Но я просто ждала. Почти закрыла глаза и покорно ждала прикосновения губ, как удара гильотины по шее, мысленно повторяя про себя: «О Боже, Боже, Боже мой!»
Забавно, ведь я всегда считала себя атеисткой.
— Макс, доброе! Можно тебя на пару минут? — пробасил над самым ухом смутно знакомый голос, ставший неожиданным избавлением от очередного ужасно неудобного и непонятного момента, которыми меня приноровился снабжать Иванов. Но радости от своего спасения я не ощущала.
Перед нами стоял тот самый паренёк с именем на букву В, благодаря которому я окончательно убедилась в том, что судьба существует. И эта милая, заботливая старушенция со вставной челюстью, слуховым аппаратом и веретеном в руках изо всех сил старается оградить меня от непоправимой ошибки и оттолкнуть подальше от губительных и таких притягательных губ.
— Витя, скажи честно, ты за мной следишь? — с неподдельной грустью спросил Максим, отвернувшись от меня и облокотившись локтями о стол.
— Эээээ… почему? — кажется, Витя искренне не понимал предъявляемых ему претензий, а потому перевёл взгляд со своего — пока ещё — капитана на меня, и выглядел при этом так жалобно, что во мне вдруг начала просыпаться доморощенная Жанна д’Арк, готовая безрассудно броситься прямо на поле ожесточённой битвы.
— Он думает, что ты учишься здесь, — тихо пояснила я Иванову, выгораживая паренька, который сначала растерялся будто ещё сильнее, а потом, несколько раз переведя взгляд с недовольного Максима на моё раскрасневшееся от температуры (и не только) лицо, неожиданно просиял и очень уж неоднозначно ухмыльнулся.

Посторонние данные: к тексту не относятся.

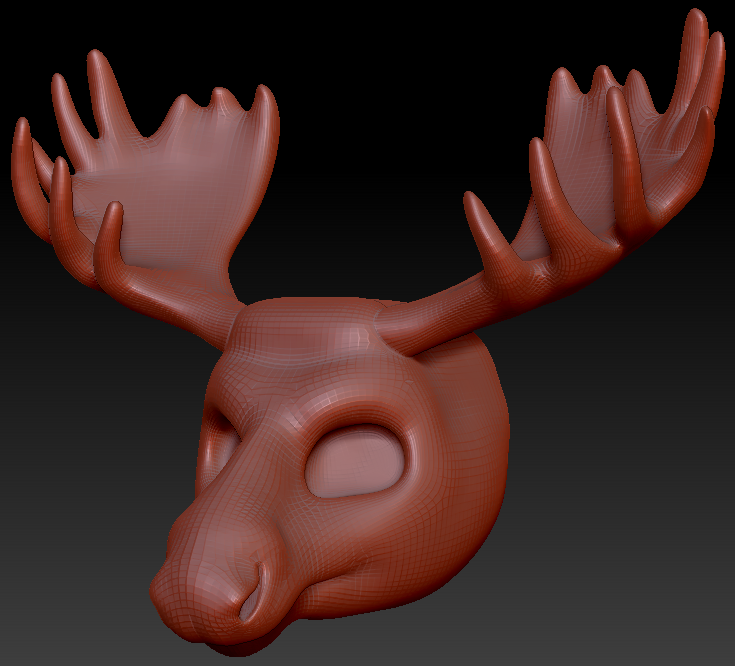 Gender Neutral Moose Head Base Complex Variant 1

Я еле проглотила слюну, впервые почувствовав, как начинает саднить горло, и отодвинулась на самый край стула, подальше от своего гостя. Хотелось развеять все нелепые предположения и пояснить парнишке, что нас с Ивановым вообще ничегошеньки не связывает (что в свете последних событий уже не походило на правду), я всего-то немножечко в него влюблена (ложь — очень даже сильно!) и вообще мы тут просто о делах разговаривали (он опять ставил меня в тупик своей откровенностью, а я осмелилась признать, что думаю о нём лучше, чем всегда демонстрирую).